Dr. C. Ronald MacKenzie, rheumatologist and recently named holder of the C. Ronald MacKenzie, M.D. Chair in Ethics and Medicine, presented this case at the annual HSS Spirituality and Health Forum in his presentation “Mindful Practice.” The Forum is sponsored by the HSS Pastoral Care and Education Committee. Mrs. Johnson and Dr. X approached symptoms and diagnosis through a wide lens, without bias and with reflection. They demonstrated a mindful approach to medicine, which HSS staff strive to practice for improved patient care and outcomes.
Despite the comprehensive topics taught in a medical education, mindful practice is not a subject often found in the curriculum. Mindful practice, also sometimes called reflective practice, is a wholesome and sympathetic approach to medical care that can be applied across a spectrum of health care professions. Through heightening consciousness and promoting personal reflection, mindful practice provides an opportunity to reflect on deeper, but often unattended, aspects of patient care that can supplement traditional treatments and promote healing.

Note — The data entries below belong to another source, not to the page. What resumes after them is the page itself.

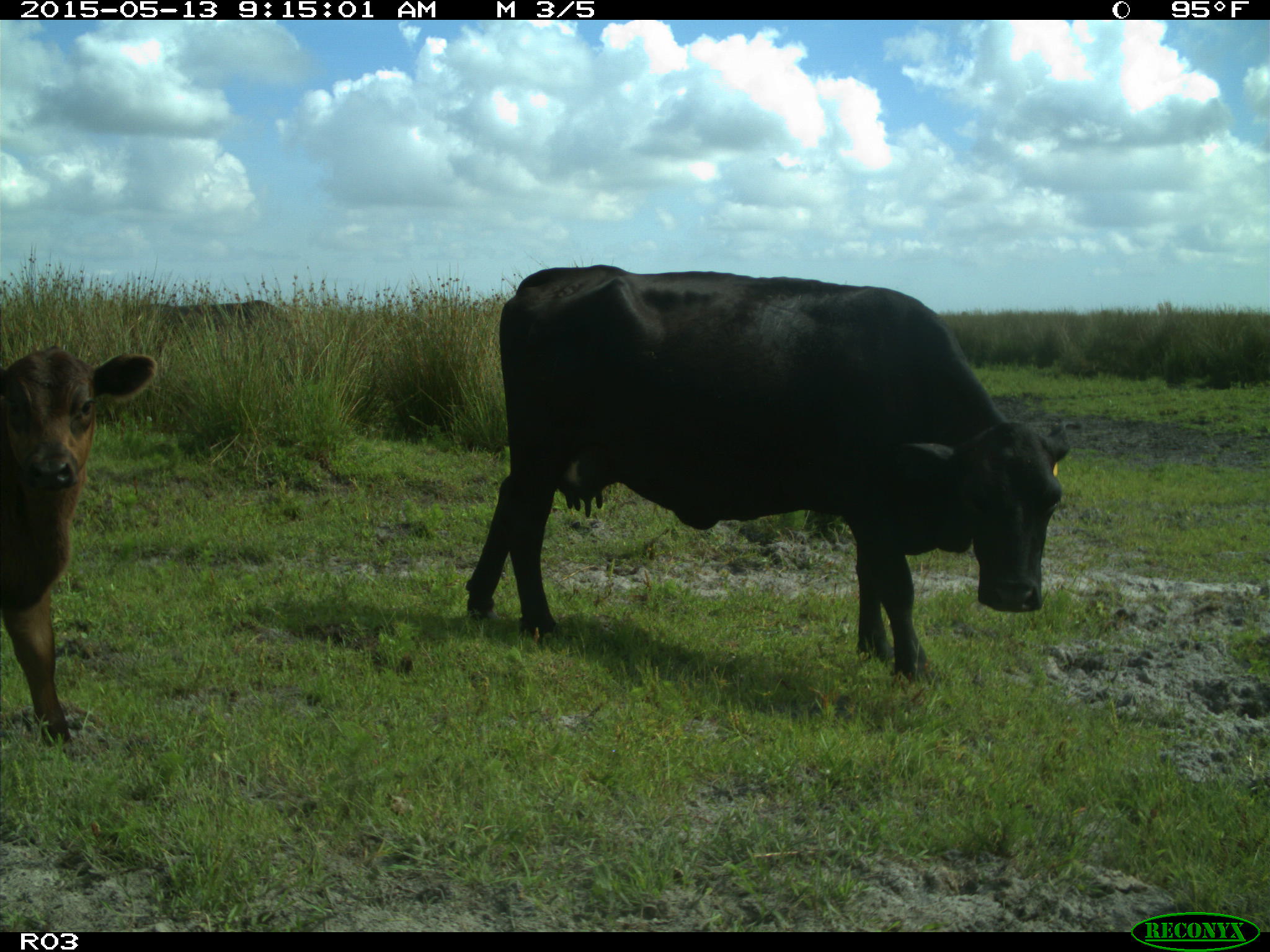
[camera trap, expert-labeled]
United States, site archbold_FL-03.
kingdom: Animalia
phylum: Chordata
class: Mammalia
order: Artiodactyla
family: Bovidae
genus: Bos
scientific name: Bos taurus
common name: domestic cow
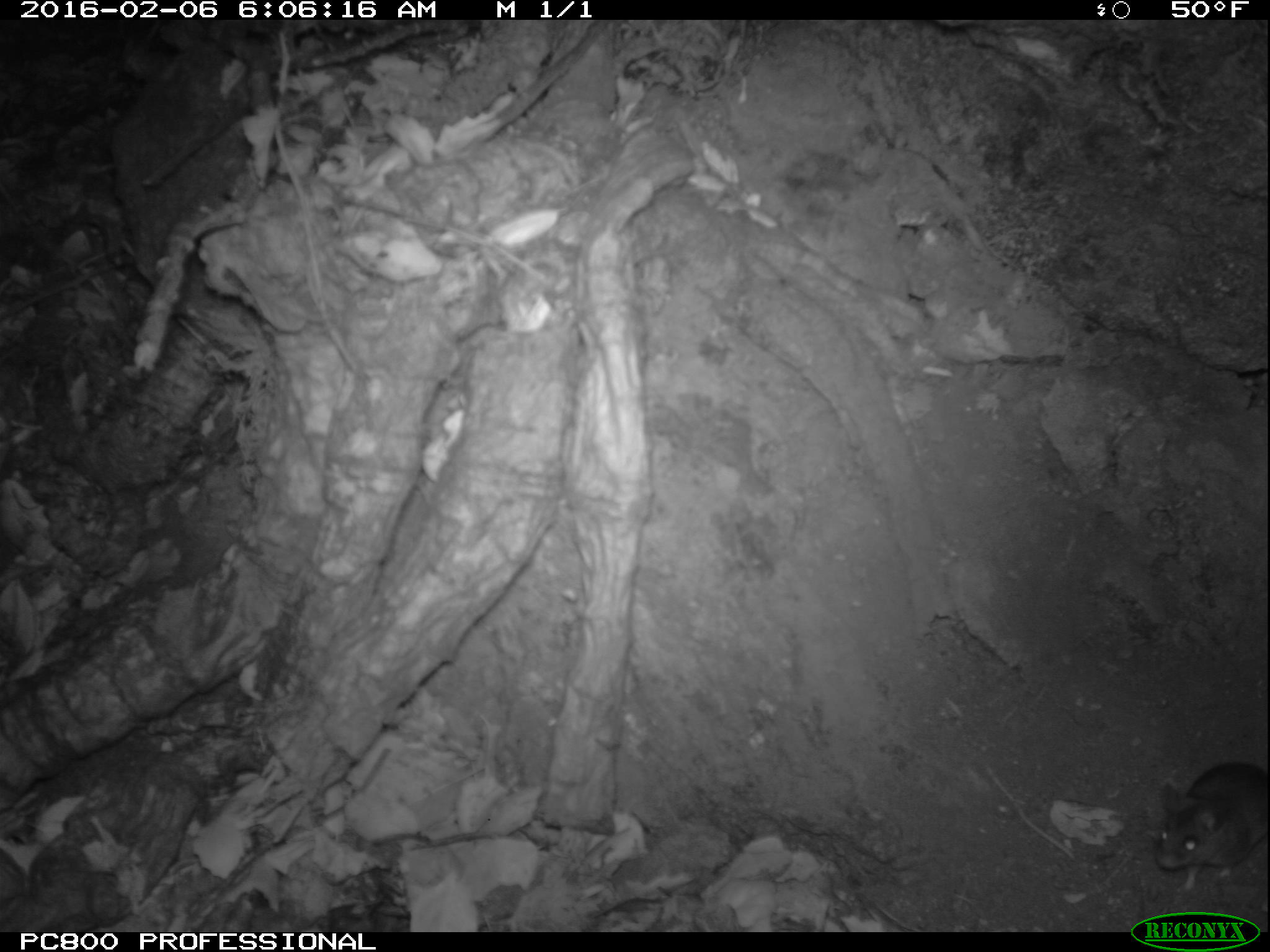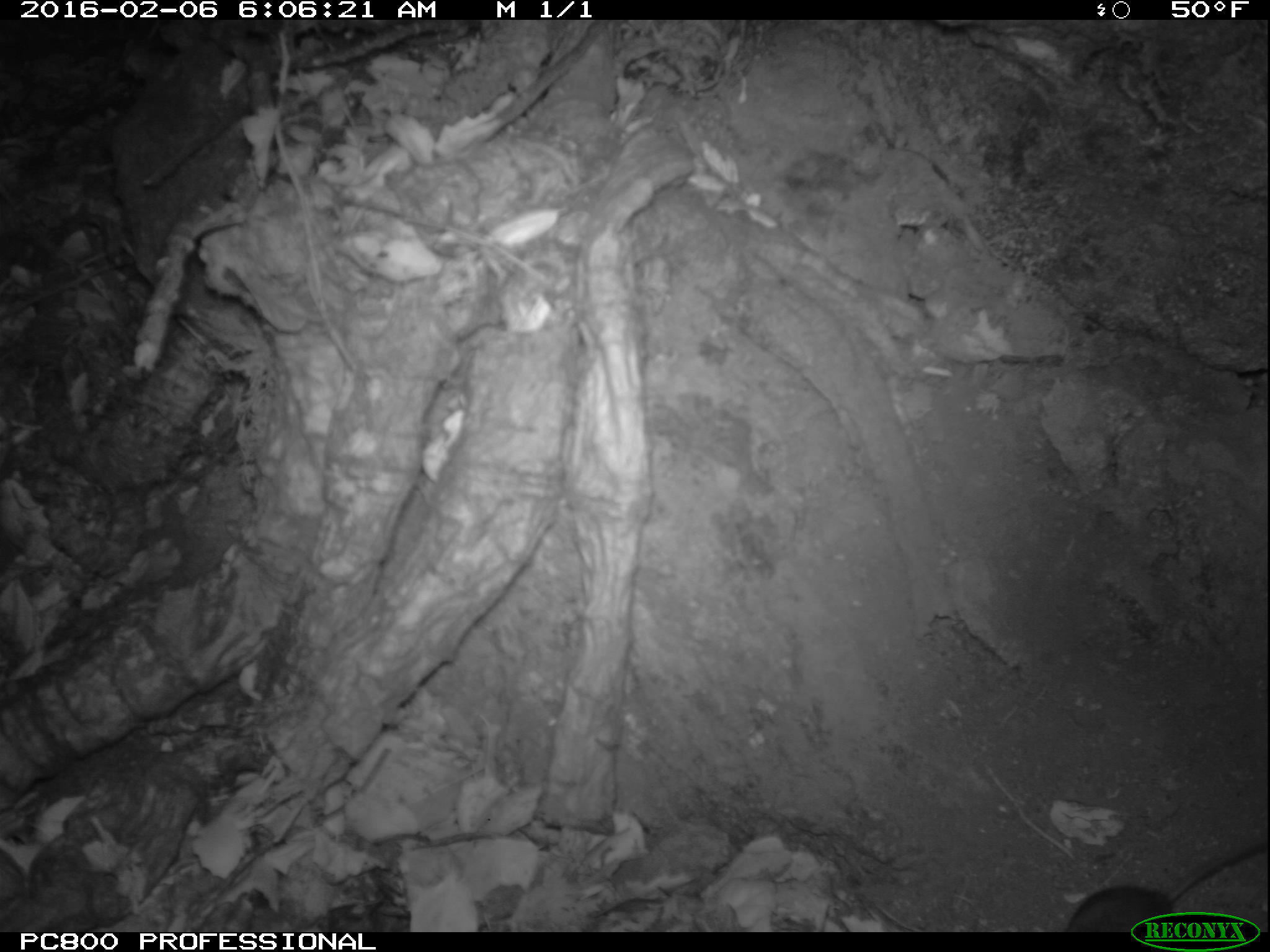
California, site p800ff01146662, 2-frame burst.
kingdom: Animalia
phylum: Chordata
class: Mammalia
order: Rodentia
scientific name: Rodentia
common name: rodent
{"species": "rodent (Rodentia)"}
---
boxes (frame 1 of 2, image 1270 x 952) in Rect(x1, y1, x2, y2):
rodent: Rect(1148, 760, 1269, 894)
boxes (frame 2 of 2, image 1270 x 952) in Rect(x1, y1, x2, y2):
rodent: Rect(1065, 842, 1266, 932)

While spirituality, mediation or religion can all be a part of mindful medicine for an individual, these tenets do not define mindfulness. Instead, the word mindful stems from the Pali word “Sati,” meaning attention and awareness. Mindful practice has been described as “paying attention on purpose.”

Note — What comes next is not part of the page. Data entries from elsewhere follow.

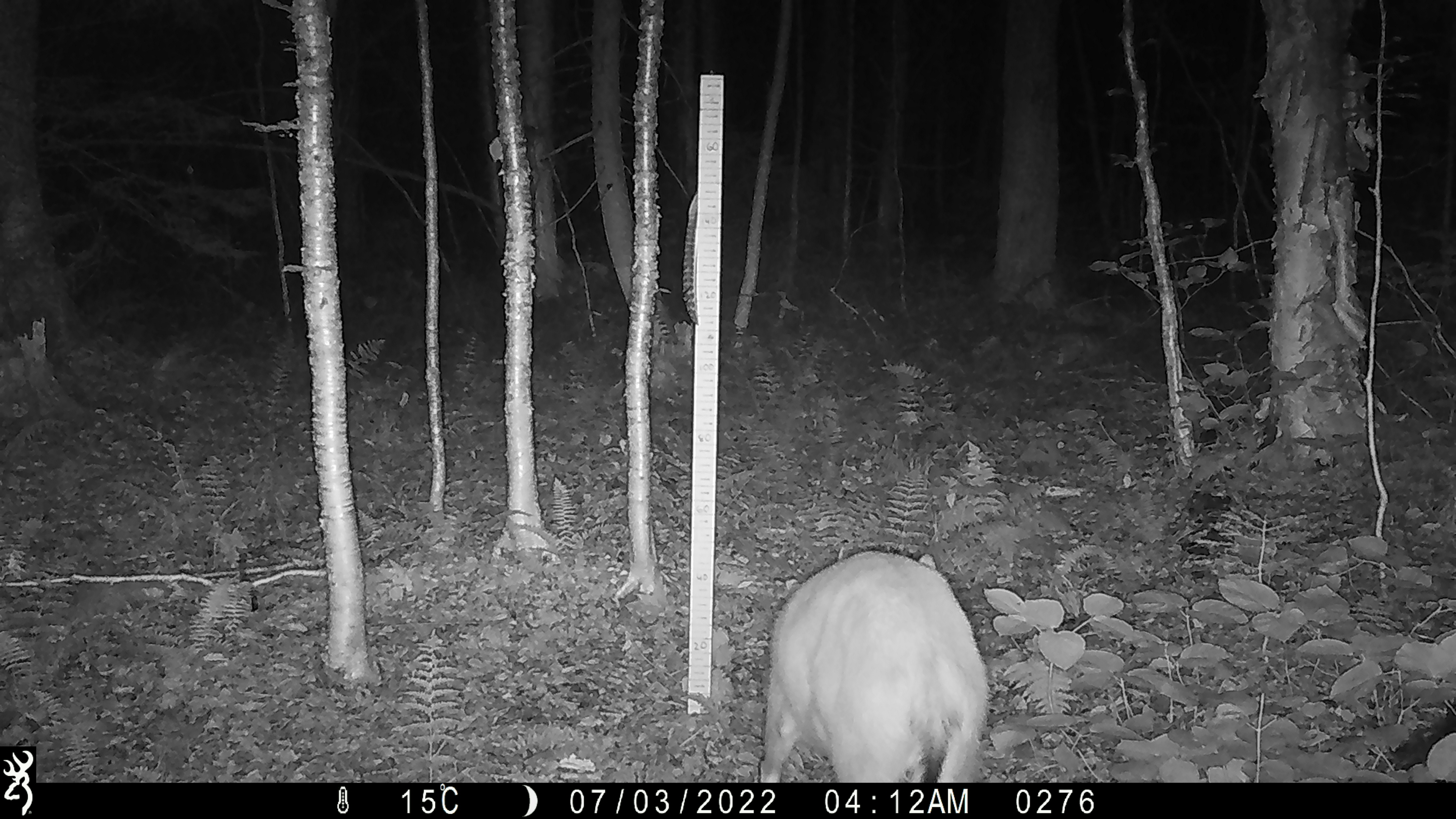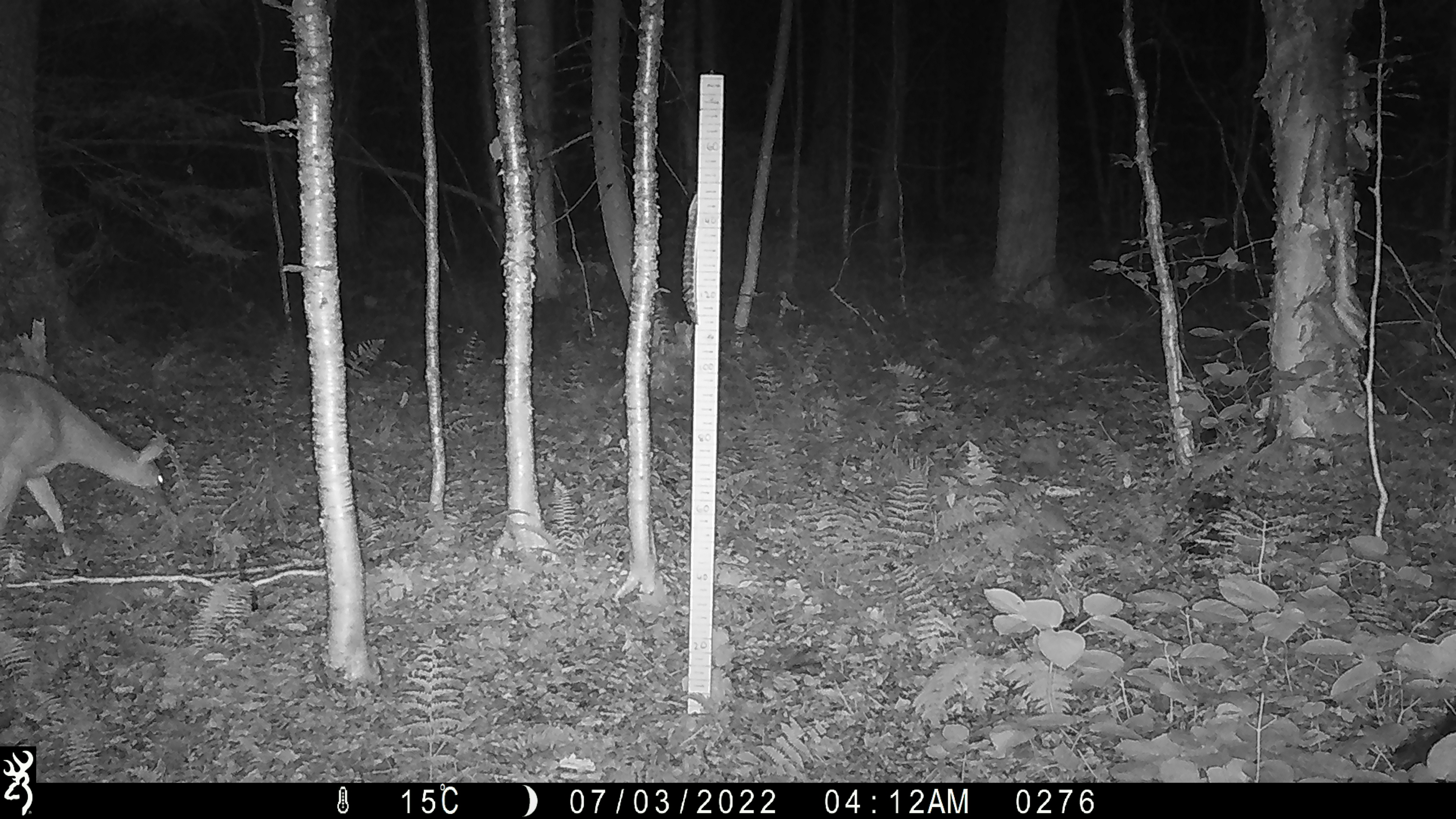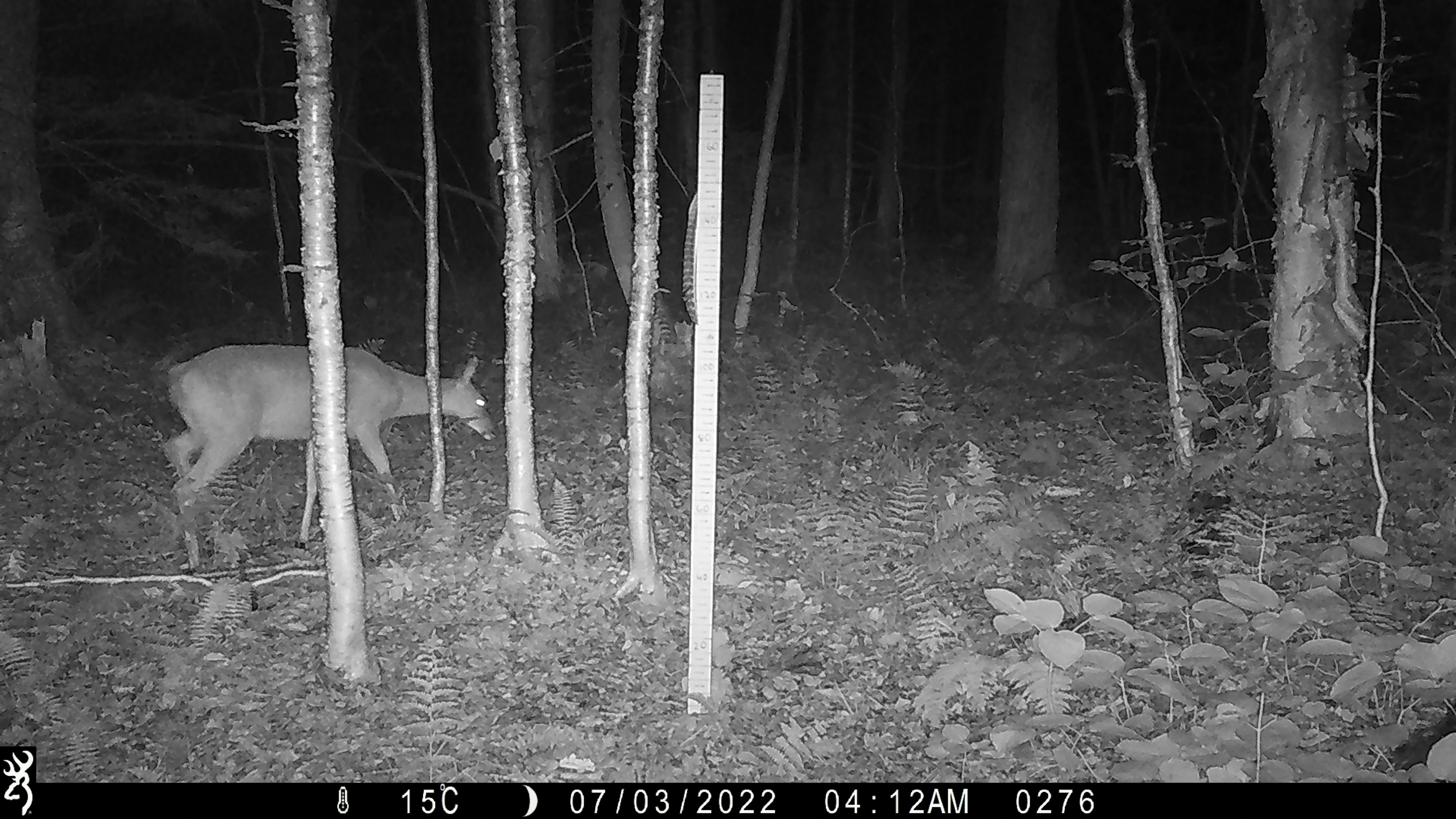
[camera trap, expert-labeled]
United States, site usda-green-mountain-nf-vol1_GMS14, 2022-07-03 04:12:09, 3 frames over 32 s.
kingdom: Animalia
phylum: Chordata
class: Mammalia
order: Artiodactyla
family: Cervidae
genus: Odocoileus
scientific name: Odocoileus virginianus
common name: white-tailed deer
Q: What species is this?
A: White-tailed deer (Odocoileus virginianus).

Mindful medicine has benefits for both health care providers and their patients. When coupling traditional methods of treatment with mindful exercises, patients demonstrated a lower perception of pain (or raised ability to tolerate pain); lower stress, anxiety and depression; enhanced motivation to improve lifestyle (e.g., quit smoking); improvements to interpersonal relationships; and positive impacts to the immune system. For hospitals, mindful medicine has put in motion what is called the “Quality Movement.” In more than 60 percent of quality cases, mistakes are made because of individual errors. Many of these errors can be attributed to mindlessness. By implementing steps to incorporate reflective practices, health care providers can dramatically lower the number of careless individual mistakes.

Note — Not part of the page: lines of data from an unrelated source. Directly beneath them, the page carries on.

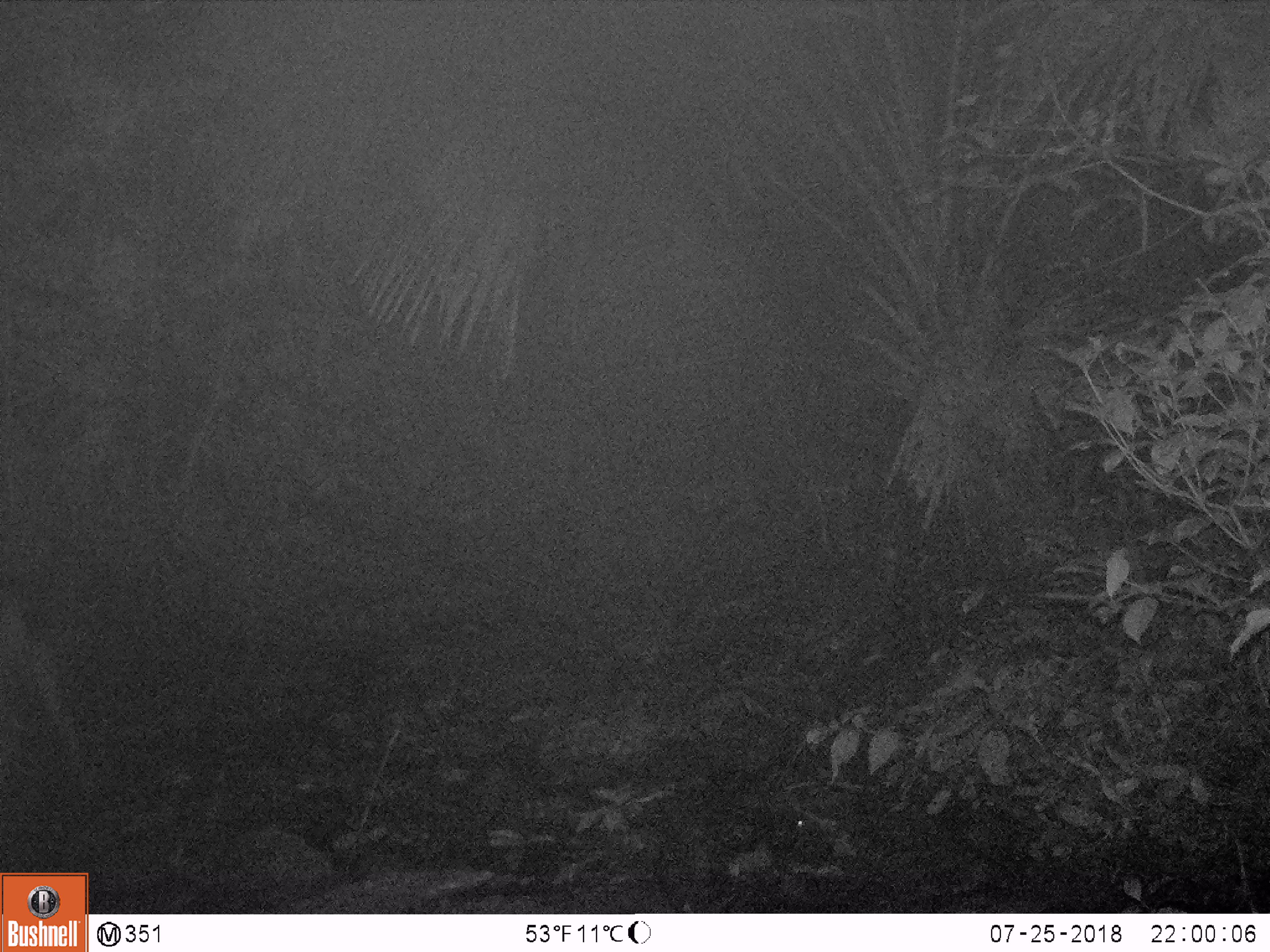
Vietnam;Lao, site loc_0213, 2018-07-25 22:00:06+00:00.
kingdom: Animalia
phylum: Chordata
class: Mammalia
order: Artiodactyla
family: Cervidae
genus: Rusa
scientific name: Rusa unicolor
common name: sambar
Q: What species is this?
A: Sambar (Rusa unicolor).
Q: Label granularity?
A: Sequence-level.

It is unclear whether mindfulness can truly be learned, however there are steps that health care providers can take when seeing patients to be more reflective about the visit. Before seeing a patient, the clinician should “prime.” Pause before seeing the patient, reflect on prior experience with that patient, create a mental task list, and take a deep breath. After seeing the patient, mindful clinicians ask reflective questions about the visit: Were there any assumptions you made about the patient that may not be true? Were you surprised by anything during the visit? How did you respond to that surprise? Taking the time out to reflect promotes clear thinking and an open mind toward the specific case.
For Mrs. Johnson, a mindful approach to her condition was essential. Although it would seem that a severe diagnosis is a bad thing, that same diagnosis gave Mrs. Johnson a freedom and reassurance in her feelings. Patients are more than symptoms and diagnoses, and all aspects of mental and physical life contribute to their health. Every patient and physician has the ability to assess and reflect, and this reflective practice can have positive impacts on healing.
Dr. MacKenzie’s presentation drew from the work of Dr. Ronald Epstein of the University of Rochester, who has been widely published on mindful practice.
C. Ronald MacKenzie, M.D., is a rheumatologist at the Hospital for Special Surgery and recently named holder of the C. Ronald MacKenzie, M.D. Chair in Ethics and Medicine, Dr. MacKenzie is also Director of Perioperative Medicine with the HSS Spine Care Institute. He is Chair of the American College of Rheumatology Ethics and Conflicts of Interest Committee. Dr. MacKenzie’s interest in bioethics grew out of a melding of his former role as Chairman of the HSS Institutional Review Board and his affinity for the humanistic aspects of medical practice.